THE first Edition of "Pitcairn; the Island, the People, and the Pastor” appeared in the spring of 1853. Between that date and the present, about thirty thousand copies have been printed. The subject was one of a kind at once to command a large circulation of the work: and circumstances have continued to arise, in connexion with the Island, which have greatly tended to sustain the interest felt in the place and its inhabitants.
The arrival of their Pastor in England, his admission, whilst here, to holy orders, and his interview with the Queen and the Prince Consort, were pleasing and important occurrences, when viewed in reference to the original history of Pitcairn. Still more eventful days, however, were in store for the people. The provision made by the British Government for their transfer to Norfolk Island, and the further measures recently adopted for their benefit by Sir William Denison, the governor, have brought to our minds the progress and prospects of this remarkable community in a striking manner.
The following letter, addressed to the author of this work by his friend, Vice-Admiral Sir Fairfax Moresby, K.C.B., late Commander-in-Chief of Her Majesty's Naval Forces in the Southern Pacific, will explain the occasion of Mr. Nobbs's visit to England in the autumn of 1852:—
"VALPARAISO, August, 1852.
"This will be conveyed to you by Mr. Nobbs, the Pastor of Pitcairn's Island. It was not until after our departure from thence, that I found he had received a letter from you, dated the 29th of November, 1850, which, I confess, has relieved me of much anxiety on the responsibility I have taken upon myself of sending Mr. Nobbs to England.
"I can most conscientiously assure you, that the state of society at Pitcairn has not been too highly described. The Bible and Prayer-book of the Bounty, as handed to Mr. Nobbs from John Adams, have been, and continue to be, the objects of their study, and have enabled them to withstand the innovations that too fervid imaginations, in America and elsewhere, have thought, by their correspondence, it was their calling to effect.
"The affectionate attachment of the islanders to Mr. Nobbs (who, in the triple capacity of pastor, surgeon, and teacher, is as necessary to them as their food) created some little difficulty in his leaving; but it was overcome by the arrangement made for leaving with them our chaplain, Mr. Holman, and by my assurance that I would return their pastor to them with as little delay as possible. I hope I am not wrong in supposing that if Mr. Nobbs is found worthy of being ordained, only a short time will be required to prepare.

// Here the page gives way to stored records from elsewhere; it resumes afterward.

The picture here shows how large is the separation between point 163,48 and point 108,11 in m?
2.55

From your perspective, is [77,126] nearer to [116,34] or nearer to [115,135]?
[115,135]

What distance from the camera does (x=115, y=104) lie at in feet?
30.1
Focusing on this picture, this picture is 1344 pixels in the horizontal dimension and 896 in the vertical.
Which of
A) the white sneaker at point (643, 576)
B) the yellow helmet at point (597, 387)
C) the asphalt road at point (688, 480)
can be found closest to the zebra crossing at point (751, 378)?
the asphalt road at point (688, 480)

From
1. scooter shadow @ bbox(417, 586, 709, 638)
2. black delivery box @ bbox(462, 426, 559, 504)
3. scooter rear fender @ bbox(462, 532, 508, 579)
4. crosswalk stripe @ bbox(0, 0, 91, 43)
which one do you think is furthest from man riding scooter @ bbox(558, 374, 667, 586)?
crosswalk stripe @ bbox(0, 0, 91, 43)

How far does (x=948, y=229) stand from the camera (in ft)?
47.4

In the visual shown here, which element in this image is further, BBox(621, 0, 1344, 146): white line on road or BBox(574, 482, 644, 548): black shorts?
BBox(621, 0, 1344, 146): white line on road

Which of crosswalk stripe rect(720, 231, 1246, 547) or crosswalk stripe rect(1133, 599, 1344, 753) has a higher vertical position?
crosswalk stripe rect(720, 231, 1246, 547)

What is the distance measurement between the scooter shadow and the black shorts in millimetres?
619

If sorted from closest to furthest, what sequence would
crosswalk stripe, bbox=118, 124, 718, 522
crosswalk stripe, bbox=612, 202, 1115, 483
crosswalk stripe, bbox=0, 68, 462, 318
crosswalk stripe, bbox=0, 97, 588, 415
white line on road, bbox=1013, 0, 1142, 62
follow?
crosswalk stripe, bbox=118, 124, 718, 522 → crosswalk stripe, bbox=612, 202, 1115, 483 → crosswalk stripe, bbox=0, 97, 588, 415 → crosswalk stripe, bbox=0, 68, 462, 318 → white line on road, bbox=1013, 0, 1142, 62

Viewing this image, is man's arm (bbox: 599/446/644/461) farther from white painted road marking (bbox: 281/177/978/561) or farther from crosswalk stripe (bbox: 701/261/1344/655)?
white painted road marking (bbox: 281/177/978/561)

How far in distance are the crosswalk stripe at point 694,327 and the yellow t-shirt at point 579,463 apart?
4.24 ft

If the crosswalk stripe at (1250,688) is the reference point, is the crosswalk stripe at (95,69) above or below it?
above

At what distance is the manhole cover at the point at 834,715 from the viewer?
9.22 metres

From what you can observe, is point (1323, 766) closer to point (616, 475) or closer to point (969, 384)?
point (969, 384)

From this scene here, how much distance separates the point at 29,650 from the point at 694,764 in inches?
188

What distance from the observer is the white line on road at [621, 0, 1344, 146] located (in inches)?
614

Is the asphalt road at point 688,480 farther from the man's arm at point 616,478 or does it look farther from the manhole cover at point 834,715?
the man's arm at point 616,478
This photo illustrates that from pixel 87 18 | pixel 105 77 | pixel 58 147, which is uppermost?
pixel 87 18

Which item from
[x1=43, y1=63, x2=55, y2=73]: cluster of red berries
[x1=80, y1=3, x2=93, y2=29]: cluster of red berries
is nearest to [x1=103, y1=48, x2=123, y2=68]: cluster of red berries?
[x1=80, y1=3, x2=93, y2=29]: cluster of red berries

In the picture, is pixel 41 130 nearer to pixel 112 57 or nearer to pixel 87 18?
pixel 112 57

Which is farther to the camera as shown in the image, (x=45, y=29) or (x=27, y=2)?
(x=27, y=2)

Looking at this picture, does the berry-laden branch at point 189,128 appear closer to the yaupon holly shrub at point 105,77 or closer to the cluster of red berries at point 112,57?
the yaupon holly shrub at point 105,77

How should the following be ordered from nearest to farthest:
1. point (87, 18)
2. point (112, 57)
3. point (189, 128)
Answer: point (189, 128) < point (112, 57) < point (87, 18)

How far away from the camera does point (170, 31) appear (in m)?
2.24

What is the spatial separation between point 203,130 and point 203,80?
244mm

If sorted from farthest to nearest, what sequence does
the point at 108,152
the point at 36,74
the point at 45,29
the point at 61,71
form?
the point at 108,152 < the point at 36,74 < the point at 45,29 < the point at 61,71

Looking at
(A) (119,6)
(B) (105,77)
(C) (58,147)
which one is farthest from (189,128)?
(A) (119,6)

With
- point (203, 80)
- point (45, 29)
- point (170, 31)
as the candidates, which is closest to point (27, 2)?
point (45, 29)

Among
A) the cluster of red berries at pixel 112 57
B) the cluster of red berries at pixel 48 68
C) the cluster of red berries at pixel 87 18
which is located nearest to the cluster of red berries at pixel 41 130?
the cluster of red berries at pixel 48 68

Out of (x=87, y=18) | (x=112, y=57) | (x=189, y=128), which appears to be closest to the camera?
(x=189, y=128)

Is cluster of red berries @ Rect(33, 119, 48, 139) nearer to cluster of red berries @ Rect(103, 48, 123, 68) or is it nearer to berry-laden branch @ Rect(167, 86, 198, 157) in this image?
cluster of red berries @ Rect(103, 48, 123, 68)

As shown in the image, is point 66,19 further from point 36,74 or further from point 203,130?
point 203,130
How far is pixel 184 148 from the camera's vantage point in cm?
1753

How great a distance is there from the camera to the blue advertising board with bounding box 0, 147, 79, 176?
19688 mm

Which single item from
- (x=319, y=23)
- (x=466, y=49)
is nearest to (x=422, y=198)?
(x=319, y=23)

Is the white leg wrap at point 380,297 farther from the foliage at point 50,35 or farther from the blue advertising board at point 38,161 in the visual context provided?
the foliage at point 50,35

"I think I did not mention to the Bishop of London the way in which Mr. Nobbs reached Pitcairn. It disproves the malignant stories which have been circulated. And the success of twenty-four years' labour is an abundant proof, that, under the blessing of God, he has educated in the principles of our Church, as one united family, a community whose simple and virtuous lives are so pre-eminent.
"In 1826 he left England for the purpose of going to Pitcairn. For nearly two years, by the way of the Cape of Good Hope, India, and Australia, he sought a passage. Finally, at Callao, in Peru, he met the owner of a launch, who, on the condition of Mr. Nobbs's fitting her out, agreed to accompany him to Pitcairn. Mr. Nobbs fitted her himself, and expended what little money he possessed. The owner was in ill-health: nevertheless these two left Callao by themselves, on a voyage of 3,500 miles, which they accomplished in forty-two days. The owner died soon after their arrival. The launch was hauled on shore, and her materials used to build a house for Mr. Nobbs.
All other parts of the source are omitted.